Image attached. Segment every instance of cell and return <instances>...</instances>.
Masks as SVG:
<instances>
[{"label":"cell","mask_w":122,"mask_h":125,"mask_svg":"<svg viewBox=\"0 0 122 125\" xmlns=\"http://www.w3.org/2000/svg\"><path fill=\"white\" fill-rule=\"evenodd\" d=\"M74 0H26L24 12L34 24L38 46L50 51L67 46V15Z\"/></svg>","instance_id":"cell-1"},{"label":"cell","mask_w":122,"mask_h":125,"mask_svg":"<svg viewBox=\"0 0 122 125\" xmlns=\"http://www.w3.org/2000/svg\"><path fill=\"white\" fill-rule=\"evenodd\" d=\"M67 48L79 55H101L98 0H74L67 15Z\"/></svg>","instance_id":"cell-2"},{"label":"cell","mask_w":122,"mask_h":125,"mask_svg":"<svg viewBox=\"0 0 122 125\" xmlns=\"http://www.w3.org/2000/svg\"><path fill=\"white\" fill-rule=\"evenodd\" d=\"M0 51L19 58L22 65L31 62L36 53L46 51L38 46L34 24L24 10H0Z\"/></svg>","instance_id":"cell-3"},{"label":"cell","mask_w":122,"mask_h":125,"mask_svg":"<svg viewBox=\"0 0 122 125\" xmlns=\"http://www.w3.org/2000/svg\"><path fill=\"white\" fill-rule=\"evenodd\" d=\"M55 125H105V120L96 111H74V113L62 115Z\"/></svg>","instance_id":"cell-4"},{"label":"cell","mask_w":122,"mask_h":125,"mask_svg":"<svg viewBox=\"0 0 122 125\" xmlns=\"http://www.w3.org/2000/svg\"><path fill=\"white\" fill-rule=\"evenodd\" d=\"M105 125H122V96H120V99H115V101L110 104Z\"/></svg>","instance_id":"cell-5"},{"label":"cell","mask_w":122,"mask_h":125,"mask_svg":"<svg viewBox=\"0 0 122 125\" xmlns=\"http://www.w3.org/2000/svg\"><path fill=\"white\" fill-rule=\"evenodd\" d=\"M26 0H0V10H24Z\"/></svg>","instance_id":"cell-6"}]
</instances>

*TASK PROMPT*
Render every line of the material above as a numbered list, leaving out any blank lines.

*EXERCISE RESPONSE*
1. Image attached. Segment every instance of cell and return <instances>...</instances>.
2. Masks as SVG:
3. <instances>
4. [{"label":"cell","mask_w":122,"mask_h":125,"mask_svg":"<svg viewBox=\"0 0 122 125\" xmlns=\"http://www.w3.org/2000/svg\"><path fill=\"white\" fill-rule=\"evenodd\" d=\"M74 0H26L24 12L34 24L38 46L50 51L67 46V15Z\"/></svg>","instance_id":"cell-1"},{"label":"cell","mask_w":122,"mask_h":125,"mask_svg":"<svg viewBox=\"0 0 122 125\" xmlns=\"http://www.w3.org/2000/svg\"><path fill=\"white\" fill-rule=\"evenodd\" d=\"M67 48L79 55H101L98 0H74L67 15Z\"/></svg>","instance_id":"cell-2"},{"label":"cell","mask_w":122,"mask_h":125,"mask_svg":"<svg viewBox=\"0 0 122 125\" xmlns=\"http://www.w3.org/2000/svg\"><path fill=\"white\" fill-rule=\"evenodd\" d=\"M0 51L19 58L22 65L31 62L36 53L46 51L38 46L34 24L24 10H0Z\"/></svg>","instance_id":"cell-3"},{"label":"cell","mask_w":122,"mask_h":125,"mask_svg":"<svg viewBox=\"0 0 122 125\" xmlns=\"http://www.w3.org/2000/svg\"><path fill=\"white\" fill-rule=\"evenodd\" d=\"M55 125H105V120L96 111H74V113L62 115Z\"/></svg>","instance_id":"cell-4"},{"label":"cell","mask_w":122,"mask_h":125,"mask_svg":"<svg viewBox=\"0 0 122 125\" xmlns=\"http://www.w3.org/2000/svg\"><path fill=\"white\" fill-rule=\"evenodd\" d=\"M105 125H122V96H120V99H115V101L110 104Z\"/></svg>","instance_id":"cell-5"},{"label":"cell","mask_w":122,"mask_h":125,"mask_svg":"<svg viewBox=\"0 0 122 125\" xmlns=\"http://www.w3.org/2000/svg\"><path fill=\"white\" fill-rule=\"evenodd\" d=\"M26 0H0V10H24Z\"/></svg>","instance_id":"cell-6"}]
5. </instances>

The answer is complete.